2) There is strong spike frequency adaptation of both ampullary afferents and their ELL targets. The cited Engelmann et al., 2010, paper quantifies the receptor SFA in detail, and the authors could discuss this with respect to how EOD rate and SFA of the ampullary receptors/ELL targets might interact.

Thanks for this comment. We failed to provide a clear explanation in the main text of why responses of ampullary afferents decrease at high EOD rates. The response of ampullary afferents to a single EOD pulse consists of an increase in firing rate followed by a longer-lasting decrease below baseline. We show in Figure 6—figure supplement 3 that the response of afferent at high rates is well approximated by a linear sum of their responses to isolated pulses. This effect could indeed be related to spike frequency adaptation. This point is now discussed in the main text, see below:

“Interestingly, the sensory responses of ELL neurons to high rate trains of EOD mimics (prior to cancellation) also exhibit a decreasing profile (Figure 2A, Figure 6—figure supplement 2). A separate set of recordings from ampullary electroreceptor afferents also revealed a decreasing profile at high EOD rates (Figure 6E, Figure 6—figure supplement 3). Responses of ampullary afferents to isolated EOD pulses consist of a firing rate increase followed by a reduction below baseline and in some cases additional smaller waves of increased and decreased firing resembling a damped oscillation (Figure 6—figure supplement 3D)(Bell and Russell, 1978). Estimating the impulse response of an ampullary afferent from its average response to a single EOD mimic and then convolving this impulse response with a sequence of EOD mimics indeed yielded a reasonable approximation to the observed responses (Figure 6—figure supplement 3A, red lines). Hence the decaying profile of the sensory response to high-rate sequences of EODs as well as the inhibitory rebound at the end of such sequences are expected features of a linear system with an impulse response resembling a damped oscillation.”

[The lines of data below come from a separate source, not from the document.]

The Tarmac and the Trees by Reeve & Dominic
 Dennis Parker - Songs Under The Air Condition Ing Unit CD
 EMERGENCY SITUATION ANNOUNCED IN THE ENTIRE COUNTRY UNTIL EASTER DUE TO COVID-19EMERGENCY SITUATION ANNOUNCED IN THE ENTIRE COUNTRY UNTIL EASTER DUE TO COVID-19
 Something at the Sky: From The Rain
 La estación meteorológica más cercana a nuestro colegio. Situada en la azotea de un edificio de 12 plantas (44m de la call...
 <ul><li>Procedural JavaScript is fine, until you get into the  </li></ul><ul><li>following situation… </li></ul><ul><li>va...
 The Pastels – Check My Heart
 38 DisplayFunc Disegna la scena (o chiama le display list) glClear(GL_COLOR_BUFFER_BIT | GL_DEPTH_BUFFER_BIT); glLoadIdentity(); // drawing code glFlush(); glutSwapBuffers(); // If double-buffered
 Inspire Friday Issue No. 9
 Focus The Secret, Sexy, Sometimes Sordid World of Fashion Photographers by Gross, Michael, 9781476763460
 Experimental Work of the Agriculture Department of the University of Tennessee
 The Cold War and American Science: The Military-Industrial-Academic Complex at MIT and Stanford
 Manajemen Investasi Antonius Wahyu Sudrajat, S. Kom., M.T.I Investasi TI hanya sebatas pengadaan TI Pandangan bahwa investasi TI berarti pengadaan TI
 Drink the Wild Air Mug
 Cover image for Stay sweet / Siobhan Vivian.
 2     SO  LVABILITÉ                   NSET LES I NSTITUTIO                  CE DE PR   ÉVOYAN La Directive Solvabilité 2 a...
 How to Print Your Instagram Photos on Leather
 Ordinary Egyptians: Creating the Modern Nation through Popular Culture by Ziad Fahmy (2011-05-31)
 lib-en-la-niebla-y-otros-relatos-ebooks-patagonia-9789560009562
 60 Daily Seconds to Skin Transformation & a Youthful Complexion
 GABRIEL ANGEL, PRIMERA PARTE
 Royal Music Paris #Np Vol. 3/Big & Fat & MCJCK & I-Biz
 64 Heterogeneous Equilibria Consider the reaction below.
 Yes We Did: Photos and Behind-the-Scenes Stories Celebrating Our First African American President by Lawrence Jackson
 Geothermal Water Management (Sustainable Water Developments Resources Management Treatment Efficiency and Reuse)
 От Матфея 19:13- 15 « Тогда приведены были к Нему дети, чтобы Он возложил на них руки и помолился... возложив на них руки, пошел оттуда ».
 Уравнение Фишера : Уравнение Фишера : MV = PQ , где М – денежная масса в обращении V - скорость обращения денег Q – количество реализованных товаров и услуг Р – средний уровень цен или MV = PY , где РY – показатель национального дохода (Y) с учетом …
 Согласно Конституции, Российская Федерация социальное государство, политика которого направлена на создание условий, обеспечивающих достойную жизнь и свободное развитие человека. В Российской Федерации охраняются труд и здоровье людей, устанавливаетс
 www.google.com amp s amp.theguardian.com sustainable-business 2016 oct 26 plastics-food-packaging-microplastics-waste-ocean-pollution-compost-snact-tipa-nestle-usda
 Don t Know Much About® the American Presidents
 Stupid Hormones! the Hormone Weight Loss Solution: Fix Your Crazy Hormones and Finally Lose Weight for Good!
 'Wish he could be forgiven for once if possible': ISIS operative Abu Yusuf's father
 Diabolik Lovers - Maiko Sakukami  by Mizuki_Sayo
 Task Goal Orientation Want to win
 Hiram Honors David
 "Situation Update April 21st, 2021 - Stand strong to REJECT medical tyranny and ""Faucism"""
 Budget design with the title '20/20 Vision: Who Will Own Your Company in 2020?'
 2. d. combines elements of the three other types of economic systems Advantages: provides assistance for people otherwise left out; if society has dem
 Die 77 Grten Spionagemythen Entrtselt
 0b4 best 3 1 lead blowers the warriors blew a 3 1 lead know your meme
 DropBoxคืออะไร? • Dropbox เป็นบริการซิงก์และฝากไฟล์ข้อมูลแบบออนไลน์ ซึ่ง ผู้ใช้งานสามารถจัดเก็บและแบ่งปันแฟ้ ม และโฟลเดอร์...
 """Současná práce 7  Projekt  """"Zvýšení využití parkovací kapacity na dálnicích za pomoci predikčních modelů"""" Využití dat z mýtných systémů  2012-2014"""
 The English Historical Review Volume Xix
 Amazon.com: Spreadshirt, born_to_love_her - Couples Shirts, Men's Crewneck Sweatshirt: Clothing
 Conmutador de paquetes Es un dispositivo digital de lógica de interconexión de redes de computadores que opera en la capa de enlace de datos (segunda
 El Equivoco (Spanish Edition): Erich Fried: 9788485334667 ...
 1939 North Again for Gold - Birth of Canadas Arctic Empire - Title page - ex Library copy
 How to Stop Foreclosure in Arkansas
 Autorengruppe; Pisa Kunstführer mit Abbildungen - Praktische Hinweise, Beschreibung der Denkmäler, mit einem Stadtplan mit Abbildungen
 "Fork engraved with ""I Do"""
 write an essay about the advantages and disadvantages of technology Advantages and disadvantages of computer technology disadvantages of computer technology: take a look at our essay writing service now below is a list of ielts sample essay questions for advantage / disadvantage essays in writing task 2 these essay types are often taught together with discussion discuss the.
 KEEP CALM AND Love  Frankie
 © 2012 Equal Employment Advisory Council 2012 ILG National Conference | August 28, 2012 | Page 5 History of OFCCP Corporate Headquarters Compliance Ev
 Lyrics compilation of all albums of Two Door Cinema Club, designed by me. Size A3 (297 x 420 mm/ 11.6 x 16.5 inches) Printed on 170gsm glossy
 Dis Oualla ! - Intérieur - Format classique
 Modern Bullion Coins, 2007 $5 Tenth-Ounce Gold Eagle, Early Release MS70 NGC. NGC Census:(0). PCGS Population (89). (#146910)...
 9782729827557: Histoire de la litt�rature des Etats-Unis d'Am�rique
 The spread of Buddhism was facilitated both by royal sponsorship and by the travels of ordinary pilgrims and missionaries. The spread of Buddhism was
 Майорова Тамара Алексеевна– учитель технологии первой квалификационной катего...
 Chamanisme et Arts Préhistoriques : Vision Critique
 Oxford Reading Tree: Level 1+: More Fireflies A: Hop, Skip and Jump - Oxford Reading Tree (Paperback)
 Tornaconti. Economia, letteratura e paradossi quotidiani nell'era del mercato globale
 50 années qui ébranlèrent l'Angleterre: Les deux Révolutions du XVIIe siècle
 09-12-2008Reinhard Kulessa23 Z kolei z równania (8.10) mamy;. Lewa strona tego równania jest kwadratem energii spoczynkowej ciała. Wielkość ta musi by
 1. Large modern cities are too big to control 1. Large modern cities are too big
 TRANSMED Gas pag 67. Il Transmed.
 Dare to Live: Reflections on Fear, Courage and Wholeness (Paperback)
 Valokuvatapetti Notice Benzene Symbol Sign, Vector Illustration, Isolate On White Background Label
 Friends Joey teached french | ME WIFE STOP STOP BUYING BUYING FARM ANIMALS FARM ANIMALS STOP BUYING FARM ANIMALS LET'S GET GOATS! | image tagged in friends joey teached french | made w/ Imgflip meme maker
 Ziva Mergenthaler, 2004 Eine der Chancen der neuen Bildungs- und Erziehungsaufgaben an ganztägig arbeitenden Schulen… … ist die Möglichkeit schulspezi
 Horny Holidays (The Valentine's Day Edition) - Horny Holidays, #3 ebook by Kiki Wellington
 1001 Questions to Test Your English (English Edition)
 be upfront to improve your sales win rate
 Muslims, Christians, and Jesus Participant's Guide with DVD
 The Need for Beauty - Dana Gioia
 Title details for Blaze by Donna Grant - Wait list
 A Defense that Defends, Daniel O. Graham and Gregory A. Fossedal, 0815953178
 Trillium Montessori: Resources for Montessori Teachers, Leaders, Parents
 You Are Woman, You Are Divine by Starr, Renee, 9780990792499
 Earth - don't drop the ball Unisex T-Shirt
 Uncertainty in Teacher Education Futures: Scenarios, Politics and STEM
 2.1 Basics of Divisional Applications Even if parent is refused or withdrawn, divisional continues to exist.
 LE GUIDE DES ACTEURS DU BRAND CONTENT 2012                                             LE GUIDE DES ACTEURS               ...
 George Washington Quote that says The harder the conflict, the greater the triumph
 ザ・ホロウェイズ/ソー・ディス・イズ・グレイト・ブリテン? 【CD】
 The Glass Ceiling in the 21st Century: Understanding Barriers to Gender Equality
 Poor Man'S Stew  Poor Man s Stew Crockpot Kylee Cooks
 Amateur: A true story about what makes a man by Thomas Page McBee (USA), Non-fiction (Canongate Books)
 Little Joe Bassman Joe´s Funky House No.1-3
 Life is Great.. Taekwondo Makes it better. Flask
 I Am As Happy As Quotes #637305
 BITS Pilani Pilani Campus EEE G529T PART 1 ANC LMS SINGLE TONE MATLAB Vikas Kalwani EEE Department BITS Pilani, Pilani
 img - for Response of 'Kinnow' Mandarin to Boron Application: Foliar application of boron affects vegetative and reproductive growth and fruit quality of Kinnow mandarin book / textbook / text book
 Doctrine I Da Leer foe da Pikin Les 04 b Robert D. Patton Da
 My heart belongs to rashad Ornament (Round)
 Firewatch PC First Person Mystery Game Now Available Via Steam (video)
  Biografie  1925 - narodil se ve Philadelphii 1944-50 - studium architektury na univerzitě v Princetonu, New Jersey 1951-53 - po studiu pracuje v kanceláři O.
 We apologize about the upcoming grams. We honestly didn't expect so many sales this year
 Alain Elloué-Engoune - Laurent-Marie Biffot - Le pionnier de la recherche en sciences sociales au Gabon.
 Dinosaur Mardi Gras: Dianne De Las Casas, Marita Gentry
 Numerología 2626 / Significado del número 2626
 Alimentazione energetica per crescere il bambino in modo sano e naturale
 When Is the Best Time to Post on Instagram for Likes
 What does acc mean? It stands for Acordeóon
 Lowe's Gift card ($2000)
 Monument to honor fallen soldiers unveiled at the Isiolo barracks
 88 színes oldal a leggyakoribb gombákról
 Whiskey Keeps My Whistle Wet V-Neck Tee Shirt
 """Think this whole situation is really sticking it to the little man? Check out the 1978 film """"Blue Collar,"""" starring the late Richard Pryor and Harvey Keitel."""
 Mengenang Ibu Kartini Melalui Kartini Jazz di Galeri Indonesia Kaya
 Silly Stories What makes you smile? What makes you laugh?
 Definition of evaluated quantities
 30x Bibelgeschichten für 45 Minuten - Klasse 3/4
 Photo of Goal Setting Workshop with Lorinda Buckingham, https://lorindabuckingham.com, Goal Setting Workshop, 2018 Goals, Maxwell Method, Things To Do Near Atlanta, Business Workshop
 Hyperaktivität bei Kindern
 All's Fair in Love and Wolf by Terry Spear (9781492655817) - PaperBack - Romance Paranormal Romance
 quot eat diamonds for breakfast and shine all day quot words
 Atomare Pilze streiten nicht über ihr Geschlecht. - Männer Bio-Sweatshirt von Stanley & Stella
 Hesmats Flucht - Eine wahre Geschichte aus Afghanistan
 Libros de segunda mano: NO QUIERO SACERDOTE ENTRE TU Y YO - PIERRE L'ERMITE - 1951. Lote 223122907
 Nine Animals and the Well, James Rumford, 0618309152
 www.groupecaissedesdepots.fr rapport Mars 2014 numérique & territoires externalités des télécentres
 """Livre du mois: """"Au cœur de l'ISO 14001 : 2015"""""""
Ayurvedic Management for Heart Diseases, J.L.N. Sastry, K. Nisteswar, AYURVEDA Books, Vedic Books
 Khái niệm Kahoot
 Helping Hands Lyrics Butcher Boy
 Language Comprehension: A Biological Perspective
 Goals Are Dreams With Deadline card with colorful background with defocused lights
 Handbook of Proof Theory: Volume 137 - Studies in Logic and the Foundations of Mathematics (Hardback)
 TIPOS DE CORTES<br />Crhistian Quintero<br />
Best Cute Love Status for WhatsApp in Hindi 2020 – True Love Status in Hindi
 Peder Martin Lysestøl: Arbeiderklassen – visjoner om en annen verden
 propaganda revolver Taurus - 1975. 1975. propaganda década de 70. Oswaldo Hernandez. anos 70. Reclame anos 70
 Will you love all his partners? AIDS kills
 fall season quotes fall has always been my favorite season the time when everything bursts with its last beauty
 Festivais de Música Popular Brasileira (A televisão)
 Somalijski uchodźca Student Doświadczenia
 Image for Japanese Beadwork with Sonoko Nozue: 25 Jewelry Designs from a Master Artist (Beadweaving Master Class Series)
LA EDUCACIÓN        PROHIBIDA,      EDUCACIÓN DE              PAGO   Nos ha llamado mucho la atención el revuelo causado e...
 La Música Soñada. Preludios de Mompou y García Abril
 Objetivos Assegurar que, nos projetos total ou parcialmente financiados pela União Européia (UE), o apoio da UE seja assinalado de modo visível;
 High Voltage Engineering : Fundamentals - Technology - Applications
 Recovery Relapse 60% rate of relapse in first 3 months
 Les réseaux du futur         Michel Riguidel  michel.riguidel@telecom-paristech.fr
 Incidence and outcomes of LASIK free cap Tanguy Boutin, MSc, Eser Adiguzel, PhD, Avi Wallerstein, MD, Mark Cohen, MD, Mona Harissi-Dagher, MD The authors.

Incidentally, the Engelmann paper focuses exclusively on responses to low-frequency stimuli characteristic of prey and does not characterize responses to EOD-like stimuli (extremely brief pulses ~0.2 ms in duration).

3) With respect to the model, there are ambiguities in the model description noted in the full reviews (appended). The authors should check their model against the issues raised by the reviewers.

See below.

A further point is that 'generalization' also occurs in wave-type gymnotiform fish (Bol et al., and Mejias et al.). These papers could be cited, with discussion of how cerebellar descending input could be adapted to generalizing over different EOD frequencies (mormyrid ampullary system) vs different 'noise' amplitudes (gymnotiform wave species and maybe mormyrid tuberous system).

Thanks for this, these papers are indeed relevant and are now discussed in a new paragraph in the discussion.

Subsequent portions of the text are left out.